Не мог же я хватать за руки самого Илизарова.
Снимок показал, что обломки костей были поставлены правильно.
— Вот видишь, все как надо, — удовлетворенно сказал он.
Больного увезли в послеоперационную палату, а я повел нашу бригаду в ресторан. После обеда мы вернулись проверить состояние пациента. Нога была подозрительно бледная. Я предложил Гавриилу:
— По-моему, надо немного ослабить натяжение тканей.
— Я тебе говорю, что все будет хорошо. Но, если хочешь, ослабляй, — недовольно согласился он.
Конечно, у него громадный опыт, но я все-таки сделал что хотел, потом отвез Гавриила на такси и сам поехал домой. Но, как только я вошел в квартиру, позвонил дежурный старший резидент Давид Фельдман:
— Владимир, приезжай скорей! У твоего пациента нарушение кровообращения.
Вот те на! Мои худшие подозрения подтвердились. Я позвонил Гавриилу, что еду в госпиталь.

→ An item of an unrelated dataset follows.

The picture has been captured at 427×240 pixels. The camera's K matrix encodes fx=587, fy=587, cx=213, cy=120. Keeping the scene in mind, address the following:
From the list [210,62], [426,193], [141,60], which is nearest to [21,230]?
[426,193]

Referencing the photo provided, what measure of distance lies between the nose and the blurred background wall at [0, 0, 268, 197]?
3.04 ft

— Не может быть, излишняя паника. Но я все-таки тоже приеду, меня Светлана привезет.
Когда мы сошлись у постели пациента, Фельдман уже успел ослабить излишнее натяжение тканей, но нога все равно оставалась бледной и холодной, пульс на стопе не прощупывался. Гавриил продолжал приговаривать, хоть и менее уверенно:
— Напрасно молодой доктор ослабил натяжение… Все должно быть хорошо…

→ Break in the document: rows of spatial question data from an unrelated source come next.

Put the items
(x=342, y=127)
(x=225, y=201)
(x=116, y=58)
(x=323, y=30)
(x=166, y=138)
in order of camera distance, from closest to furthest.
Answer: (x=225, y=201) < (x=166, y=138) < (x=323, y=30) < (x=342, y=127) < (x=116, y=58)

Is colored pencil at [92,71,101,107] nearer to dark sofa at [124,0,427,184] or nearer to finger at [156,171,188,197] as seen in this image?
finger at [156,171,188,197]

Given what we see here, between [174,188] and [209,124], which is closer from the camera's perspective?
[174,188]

На сей раз я позволил себе не послушаться его, велел везти больного в операционную, а сам вызвал сосудистого хирурга.
Мы оперировали всю ночь, сантиметр за сантиметром открывая ход артерии, ища, где и почему остановился кровоток. Из-за рубцов это было совсем непросто. Сосудистый хирург, хороший парень и мой приятель, приходил в отчаяние и два раза предлагал:
— Владимир, мы ничего не найдем, давай закончим операцию.
Но это значило, что мы обрекали пациента на ампутацию. Это была бы не только трагедия для больного, Но и катастрофа для меня и позор для Илизарова. При всей безвыходности положения, я уговаривал коллегу:
— Перед тем как закончить, мы должны исчерпать все возможности.

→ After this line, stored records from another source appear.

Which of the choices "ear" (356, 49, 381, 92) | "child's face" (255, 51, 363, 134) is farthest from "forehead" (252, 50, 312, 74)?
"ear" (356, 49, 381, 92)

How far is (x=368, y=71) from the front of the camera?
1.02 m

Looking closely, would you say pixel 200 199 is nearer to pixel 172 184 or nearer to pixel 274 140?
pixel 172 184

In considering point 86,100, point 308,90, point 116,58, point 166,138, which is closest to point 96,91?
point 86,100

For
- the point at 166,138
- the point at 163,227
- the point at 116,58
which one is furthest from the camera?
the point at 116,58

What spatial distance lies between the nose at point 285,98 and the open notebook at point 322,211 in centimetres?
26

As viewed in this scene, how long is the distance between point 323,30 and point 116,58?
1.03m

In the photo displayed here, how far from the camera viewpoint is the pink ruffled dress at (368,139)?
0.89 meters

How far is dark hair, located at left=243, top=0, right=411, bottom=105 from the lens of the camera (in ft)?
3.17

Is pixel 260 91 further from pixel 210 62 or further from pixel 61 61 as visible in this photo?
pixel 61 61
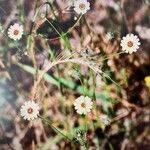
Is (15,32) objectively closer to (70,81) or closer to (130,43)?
(70,81)

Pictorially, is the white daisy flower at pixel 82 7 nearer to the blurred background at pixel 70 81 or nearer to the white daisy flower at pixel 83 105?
the blurred background at pixel 70 81

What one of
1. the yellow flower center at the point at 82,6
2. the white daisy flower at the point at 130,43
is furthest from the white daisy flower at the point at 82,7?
the white daisy flower at the point at 130,43

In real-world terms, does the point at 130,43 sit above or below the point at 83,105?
above

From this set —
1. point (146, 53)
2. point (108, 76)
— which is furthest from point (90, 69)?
point (146, 53)

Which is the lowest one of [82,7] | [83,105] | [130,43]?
[83,105]

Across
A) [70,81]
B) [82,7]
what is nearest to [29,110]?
[70,81]

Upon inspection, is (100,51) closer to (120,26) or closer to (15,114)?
(120,26)
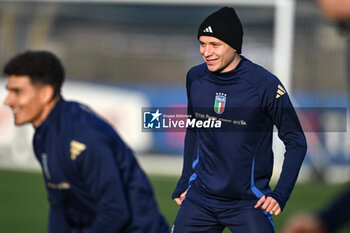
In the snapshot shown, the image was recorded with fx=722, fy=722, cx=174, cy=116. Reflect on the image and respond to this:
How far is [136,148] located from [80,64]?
7.70ft

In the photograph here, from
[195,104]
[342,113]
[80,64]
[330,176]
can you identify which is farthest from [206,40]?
[80,64]

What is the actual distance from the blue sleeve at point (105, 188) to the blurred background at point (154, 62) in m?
7.44

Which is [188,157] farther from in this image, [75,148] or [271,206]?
[75,148]

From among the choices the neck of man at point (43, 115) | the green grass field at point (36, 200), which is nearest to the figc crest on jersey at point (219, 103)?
the neck of man at point (43, 115)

Под утро мы все-таки нашли, где была закупорена артерия: на месте рубца от прежней операции она была смещена и вместо прямой имела извилистую форму. Поэтому та спица, о которой мы спорили с Гавриилом, прошла ее насквозь и полностью закупорила. Еще два часа ушло на то, чтобы на место разорванной артерии вшить новую, из вены с другой ноги. В результате кровоснабжение восстановилось, нога потеплела. При всем физическом и моральном истощении мы вздохнули легко и радостно. Я позвонил Гавриилу, но не стал ему говорить про ошибку, а просто сообщил:
— Мы восстановили кровоснабжение.
— Вот видишь, я же говорил, что ничего страшного!
Несколько дней нога была в «пограничном состоянии» — то ли придет в норму, то ли начнется гангрена. Все обошлось! Мы с Френкелем обсудили случившееся на конференции, но старались не говорить об этом с Гавриилом. Мне потом пришлось еще раз исправлять то, что мы с ним сделали, но к тому времени он уже уехал в развалившийся Союз.
Это была его последняя операция. Вскоре он скончался…
Наполеон тоже проиграл последнее сражение под Ватерлоо, но остался величайшим из полководцев. И Илизаров остался великим хирургом XX века.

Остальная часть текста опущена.